This project is an implementation of the full C89/C90 C specification for x86-64
linux. It'sis mostly based on Engineering a Compiler 2nd Edition. The compiler is self hosting. It's just a hobby, it won't be big and professional like gcc. All of the C89/C90 specification has been implemented. All tests in SQLite's tcltest
pass. The was assembler can be used to produce object files by setting the AS
environment variable.
$ make wcc
$ ./wcc test.c -o test
The compiler goes through the following phases:
- C Preprocessor
- Hand rolled lexer
- Precedence climbing parser
- Simple arithmetic transformations
- Transformation into SSA
- Data flow analysis and replacement of variables with live ranges
- Live range coalescing
- Some more arithmetic optimizations while converting out of a linear IR into a tree IR
- Instruction selection using tree pattern matching
- Live range coalescing (again)
- Register allocation using top-down graph coloring
- Code generation using tree tiling
Run all tests
$ make test
Test 3 stage self compilation
$ make test-self-compilation
Run benchmarks
$ make run-benchmark
Compile and test sqlite3
$ CC=.../wcc ./configure
$ make tcltest
#include <stdio.h>
typedef struct s1 {
int i, j;
} S1;
typedef struct s2 {
S1 *s1;
} S2;
void main() {
S2 *s2;
s2 = malloc(sizeof(S2));
s2->s1 = malloc(sizeof(S1));
s2->s1->j = 1;
printf("%d\n", s2->s1->j);
}
main:
push %rbp # Function prologue
mov %rsp, %rbp
push %rbx
subq $8, %rsp
movq $8, %rdi # s2 = malloc(sizeof(S2));
callq malloc@PLT
movq %rax, %rbx # rbx = s2
movq $8, %rdi # s2->s1 = malloc(sizeof(S1));
callq malloc@PLT
movq %rax, %rcx
addq $8, %rsp
movq %rcx, %rax
movq %rax, (%rbx)
movq %rbx, %rax # s2->s1->j = 1;
movq (%rax), %rax
movl $1, 4(%rax)
subq $8, %rsp # printf("%d\n", s2->s1->j);
movq %rbx, %rax
movq (%rax), %rax
movl 4(%rax), %esi
leaq .SL0(%rip), %rdi
movb $0, %al # printf is variadic, 0 is the number of floating point arguments
callq printf@PLT
addq $8, %rsp
movq $0, %rax # Function exit code zero
popq %rbx # Function epilogue
leaveq
retq
The project started out as a clone of c4 to teach myself to write it from scratch. I then went down a route based on TCC where I wrote a code generator that outputted an object (.o
) file. It then quickly became clear that generating object code without using an assembler is a waste of time, so I adapted it to produce .s
files and compiled them with gcc. I then proceeded implemeting Sebastian Falbesoner's approach to register allocation. At this point I went academic and started reading Engineering a Compiler 2nd Edition. First SSA transformation, then graph coloring register allocation, then finally instruction selection using tree pattern matching.

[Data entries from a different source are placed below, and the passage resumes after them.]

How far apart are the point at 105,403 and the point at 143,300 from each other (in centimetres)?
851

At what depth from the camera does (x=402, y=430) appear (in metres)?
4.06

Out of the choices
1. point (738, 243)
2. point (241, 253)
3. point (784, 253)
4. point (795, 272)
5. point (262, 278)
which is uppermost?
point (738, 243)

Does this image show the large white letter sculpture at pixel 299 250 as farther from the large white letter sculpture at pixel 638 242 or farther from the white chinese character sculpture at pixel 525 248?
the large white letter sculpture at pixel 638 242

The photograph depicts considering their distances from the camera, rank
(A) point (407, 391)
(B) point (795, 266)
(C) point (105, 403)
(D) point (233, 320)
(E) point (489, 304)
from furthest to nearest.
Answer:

After a hiatus I resumed work and fixed a ton of bugs in the instruction selection. I then decided to implement the full C89/C90 specification, starting with the non-preprocessor parts, then the preprocessor.
To validate the compiler can compile something other than itself correctly, I fixed enough bugs to get sqlite3
to compile and pass the tcltest
tests.